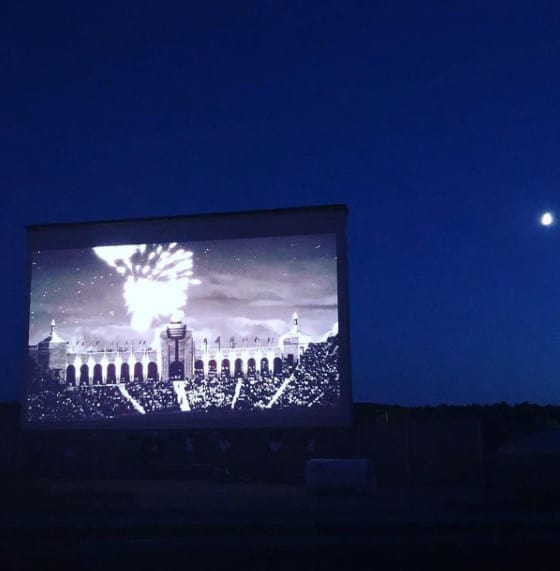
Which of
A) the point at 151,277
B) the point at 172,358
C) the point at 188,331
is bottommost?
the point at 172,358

* * * * * * * * *

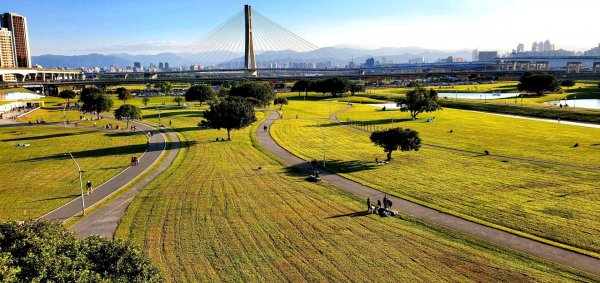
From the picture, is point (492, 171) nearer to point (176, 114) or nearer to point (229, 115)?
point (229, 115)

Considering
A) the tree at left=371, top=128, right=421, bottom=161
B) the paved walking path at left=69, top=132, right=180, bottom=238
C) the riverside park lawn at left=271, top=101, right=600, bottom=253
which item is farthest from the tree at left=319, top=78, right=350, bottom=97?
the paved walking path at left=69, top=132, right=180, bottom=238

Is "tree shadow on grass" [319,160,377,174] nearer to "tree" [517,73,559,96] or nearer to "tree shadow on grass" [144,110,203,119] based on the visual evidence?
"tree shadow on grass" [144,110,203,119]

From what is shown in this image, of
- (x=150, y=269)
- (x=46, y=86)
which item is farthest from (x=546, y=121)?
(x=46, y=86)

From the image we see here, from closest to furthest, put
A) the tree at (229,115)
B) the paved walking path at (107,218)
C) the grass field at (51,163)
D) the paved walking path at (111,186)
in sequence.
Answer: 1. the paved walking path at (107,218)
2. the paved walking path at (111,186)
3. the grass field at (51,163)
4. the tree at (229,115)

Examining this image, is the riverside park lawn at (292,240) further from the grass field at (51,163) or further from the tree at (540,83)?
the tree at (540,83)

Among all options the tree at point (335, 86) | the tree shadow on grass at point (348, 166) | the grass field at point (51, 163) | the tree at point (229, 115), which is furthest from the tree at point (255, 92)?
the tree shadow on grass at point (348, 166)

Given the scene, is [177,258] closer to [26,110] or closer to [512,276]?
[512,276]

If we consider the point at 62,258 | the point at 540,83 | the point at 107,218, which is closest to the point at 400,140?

* * * * * * * * *

Copy out the lines of the entries from the line containing "Considering" through the line containing "C) the riverside", keeping every character unchanged.

OUTPUT:
Considering
A) the tree at left=371, top=128, right=421, bottom=161
B) the paved walking path at left=69, top=132, right=180, bottom=238
C) the riverside park lawn at left=271, top=101, right=600, bottom=253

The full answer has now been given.